Alexander's chief of staff informs the office of House Speaker Dennis Hastert's office about the e-mail exchange, but declines to show the message to Hastert's staff and to the clerk of the House, Jeff Trandahl, who administers the page program.

Alexander's chief of staff describes the e-mails as being "over friendly" but not of a sexual nature. The chief of staff says that the family simply wants the contact to stop. Hastert said last week he was not aware of "a different set of communications which were sexually explicit ... which Mr. Foley reportedly sent another former page or pages."

Trandahl and Rep. John Shimkus (R-IL), chairman of the House Page Board, meet with Foley, who assures them he was only acting as a mentor to the boy. Shimkus orders Foley to cease contact with the boy. Foley agrees.

November 2005: The 16-year-old Louisiana boy gives copies of Foley's e-mails to the St. Petersburg Times, describing them as "very inappropriate." The paper assigns two reporters to investigate. The paper says it decided not to write a story because of the seriousness of what would be implied, and because the boy and the family would not go on the record.

The Miami Herald says it, too, received a copy of the e-mails, but it decided not to go public because the messages were not sexually explicit and were subject to interpretation.

Spring 2006: Alexander mentions the Foley issue to Rep. Tom Reynolds (R-NY), chairman of the House Republican Campaign Committee. Reynolds says he raised the issue at a meeting with Hastert. Hastert says he does not explicitly recall this conversation, but he does not dispute Reynolds' recollection that he reported on the problem and its resolution.

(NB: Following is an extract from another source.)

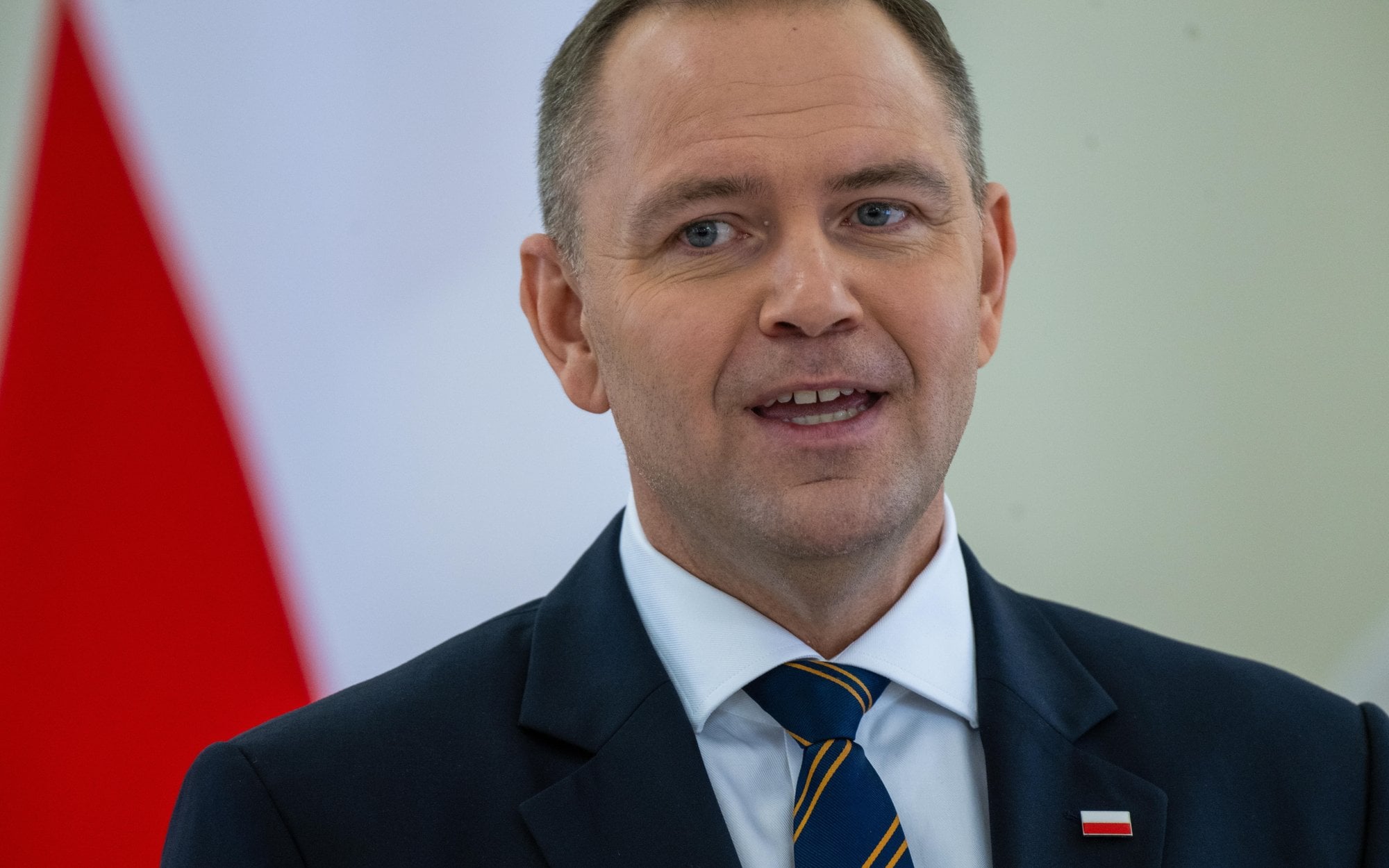 Karol Nawrocki podpisał dwie ustawy. Jedna z nich dotyczy posłów i senatorów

Alexander's office also tells the office of House Majority Leader Rep. John Boehner (R-OH) about the e-mails. Boehner has given conflicting statements, but on Tuesday, he told an Ohio radio station that he discussed the matter with Hastert, who told him it had been resolved.

July 2006: The FBI receives some Foley-related e-mail correspondence in July, but concludes that no federal law had been violated, according to a law enforcement official who spoke to the Associated Press on condition of anonymity because of the ongoing investigation. The FBI official would not detail how many e-mails the FBI initially received, or whether they came from multiple sources.

A group called Citizens for Responsibility and Ethics in Washington now says that it forwarded the messages to the FBI on July 21, requesting an investigation. The group did not disclose how it obtained the messages.

Sept. 28, 2006: ABC News reports on Foley's e-mail exchange with the Louisiana teenager. Foley's Democratic challenger, Tim Mahoney, calls for an investigation.

Sept. 29, 2006: Revelations emerge of sexually explicit instant messages Foley sent in 2003 to former pages. Foley resigns. The House votes to refer the matter to the ethics committee.

Sept. 30, 2006: Hastert says he is setting up a hot line for current and former pages and their families to report problems about the page program.

Oct. 1, 2006: Hastert writes a letter to Attorney General Alberto Gonzales asking for an investigation of Foley's conduct. Hastert writes a similar letter to Florida Gov. Jeb Bush. The FBI reopens its preliminary investigation.

Oct. 2: Foley's attorney says the former congressman is battling alcoholism and has checked into a rehabilitation facility.

Oct. 4: Kirk Fordham, a former congressional aide, says that he informed Hastert's office about complaints that pages had made regarding Foley's "inappropriate behavior" before 2004. He says the complaints did not suggest Foley had been overtly sexual with pages, merely "overly friendly." Hastert's office denies receiving such information. Fordham worked for Foley until January 2004; on Oct. 4, he resigned as chief of staff for Rep. Reynolds.

Oct. 5: The House ethics committee opens an investigation into the Foley scandal. Hastert tells reporters that he did not know about the sexually explicit messages sent by Foley until last week, but he accepts responsibility for the matter. But Hastert insists he will stay on as leader of House Republicans.

Meanwhile, another former page, Tyson Vivyan of Atlanta, 26, says that he received sexually suggestive computer messages in 1997, years before the communications exposed last week, from an anonymous sender who turned out to be Foley.